> _Aim of the task_
Edit the passage on Scalasca trace analysis from "Trace collection and" up to and including "are specified matters.)", and give that part again with "subsequent" replaced by "later".

Scalasca trace analysis
While summary profiles only provide process- or thread-local data aggregated over time, event traces contain detailed time-stamped event data which also allows to reconstruct the dynamic behavior of an application. This enables tools such as the Scalasca trace analyzer to provide even more insights into the performance behavior of an application, for example, whether the time spent in MPI communication is real message processing time or incurs significant wait states (i.e., intervals where a process sits idle without doing useful work waiting for data from other processes to arrive).
Trace collection and subsequent automatic analysis by the Scalasca trace analyzer can be enabled using the -t option of scalasca -analyze. Since this option enables trace collection in addition to collecting a summary measurement, it is often used in conjunction with the -q option which turns off measurement entirely. (Note that the order in which these two options are specified matters.)

> _Stored data_
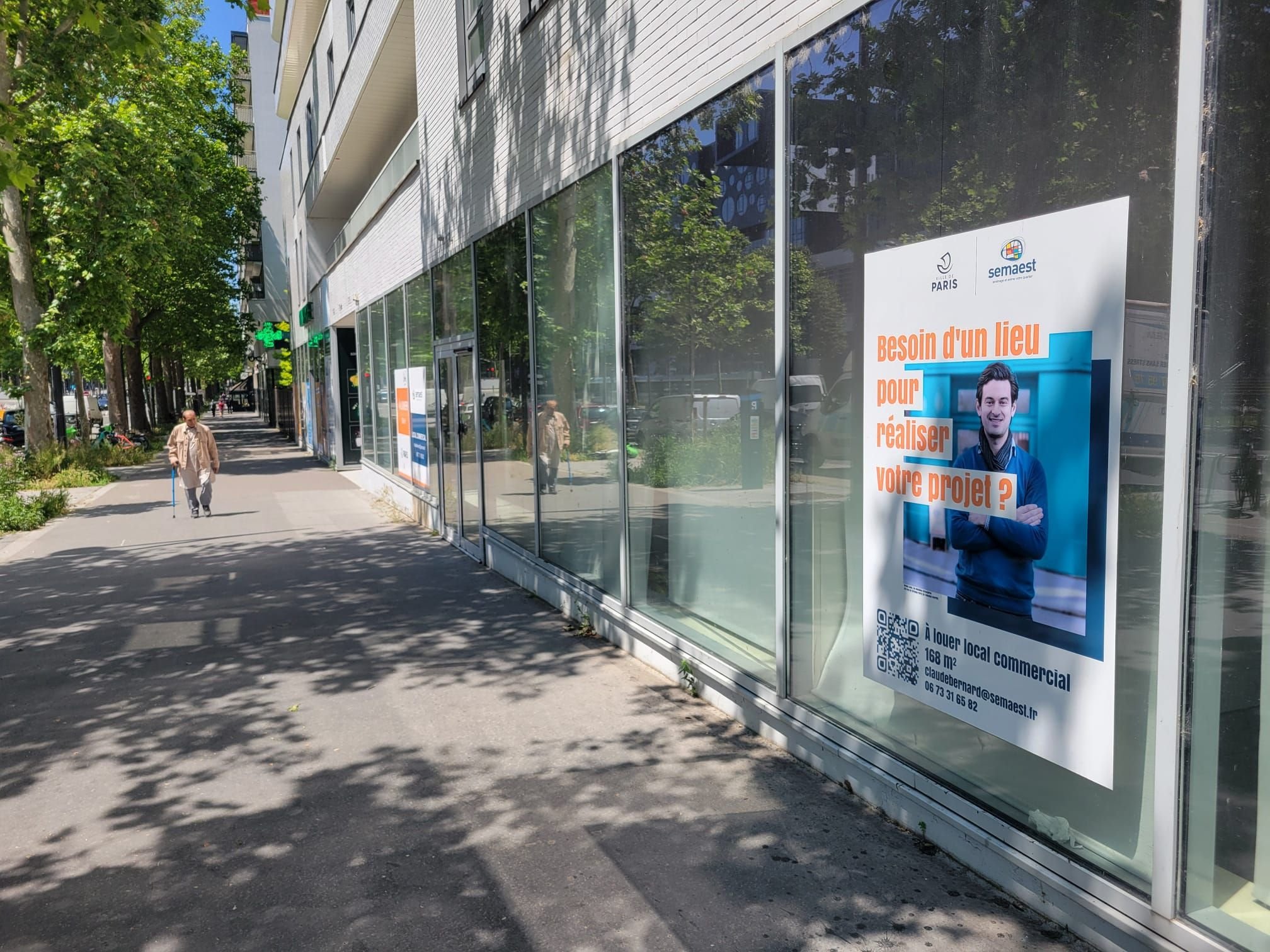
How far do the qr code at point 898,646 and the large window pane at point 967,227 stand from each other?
5.0 inches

> _The result_
Trace collection and later automatic analysis by the Scalasca trace analyzer can be enabled using the -t option of scalasca -analyze. Since this option enables trace collection in addition to collecting a summary measurement, it is often used in conjunction with the -q option which turns off measurement entirely. (Note that the order in which these two options are specified matters.)